Abstract:
Mammals learn a large repertoire of novel actions by refining variable movements into precise skills. The brain achieves this by assigning credit to movements that led to desired outcomes. Even for simple actions such as reaching to a spatial target, the brain could assign credit to the direction, endpoint target location, speed, etc. As such, different movement strategies may emerge across individuals, depending on what is assigned with credit.
My goal is to dissect the sensorimotor areas controlling different aspects of these movements, and probe what determines the learning of different reach strategies.
I developed a behaviour task in which head-fixed mice generate exploratory forelimb trajectories with a joystick and are rewarded when they hit a covert target in the workspace. As mice learn, they refine their reaches which become less variable in direction, tortuosity, speed, and targeting precision. We show that different aspects of the reach such as direction or speed are learned and controlled through distinct cortical and thalamic networks. For instance, sensorimotor cortex is required to generate reaches with high directional variability across different positions of the workspace, while a specific nucleus of thalamus is required to refine the overall reach direction.

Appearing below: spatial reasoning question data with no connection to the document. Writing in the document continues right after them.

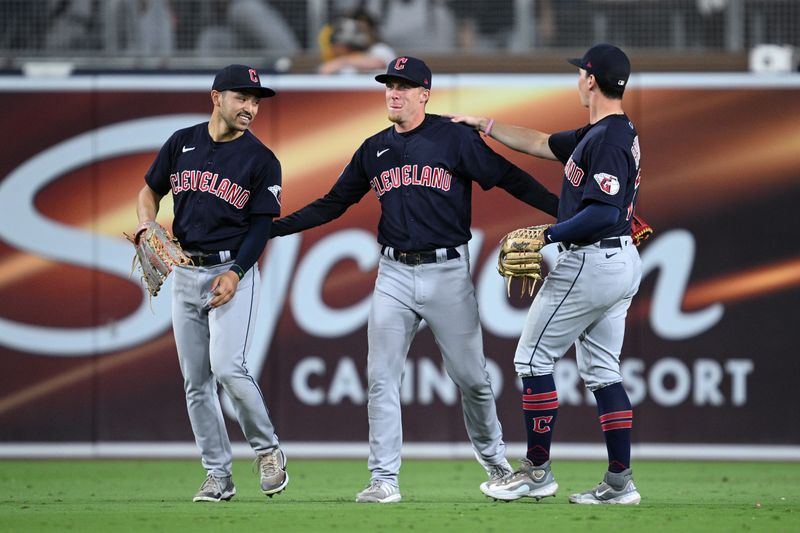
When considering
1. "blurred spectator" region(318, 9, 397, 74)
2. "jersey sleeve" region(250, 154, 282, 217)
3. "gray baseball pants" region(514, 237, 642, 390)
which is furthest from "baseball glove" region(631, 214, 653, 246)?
"blurred spectator" region(318, 9, 397, 74)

But what reach strategies are mice learning? By relocating the start position in a small number of probe trials I discovered that some animals learned a direction-based strategy (move in the same initial direction from new starts), while others learned an endpoint-based strategy (guide the joystick into the target from new starts, adjusting their direction). Which strategy an individual animal learned correlated with the degree of spatial directional variability during exploration, the aspect of the reach controlled by cortex. We find that when we train reinforcement learning model agents in a similar task they also show this relationship between exploration and endpoint- vs. direction-learning bias. Overall, these findings suggest that the sensorimotor system learns different control strategies by exploring and reinforcing certain movement aspects during learning, and these aspects are likely generated by distinct circuits.
Biography:
Dr Alice Mosberger’s work dissects the interplay of the sensorimotor circuits that govern the skilled movements of our arms, particularly reaching movements. She has earned her PhD from ETH Zurich in Switzerland for her work in the field of spinal cord injury, under the supervision of Dr. Martin Schwab. Her main PhD work discovered that recovery of forelimb movements after corticospinal lesions is possible because axotomized corticospinal neurons re-route their control via the rubrospinal tract. Her work was supported by the Christopher and Dana Reeve Foundation. For her postdoctoral training, Alice moved to New York to join the group of Dr. Rui Costa at Columbia University where she continued her investigation of the sensorimotor circuitry underlying reaching movements in mice. She developed a novel spatial reaching task with which she discovered that individual mice learn a direction-based or endpoint-based reach strategy and has started to dissect the role of different sensorimotor areas in these target reaches using different neural recording, decoding, and manipulation techniques. Her postdoctoral work was supported by the Swiss National Science Foundation (SNSF), and she has been awarded a K99/R00 career transition award by the NIH BRAIN Initiative.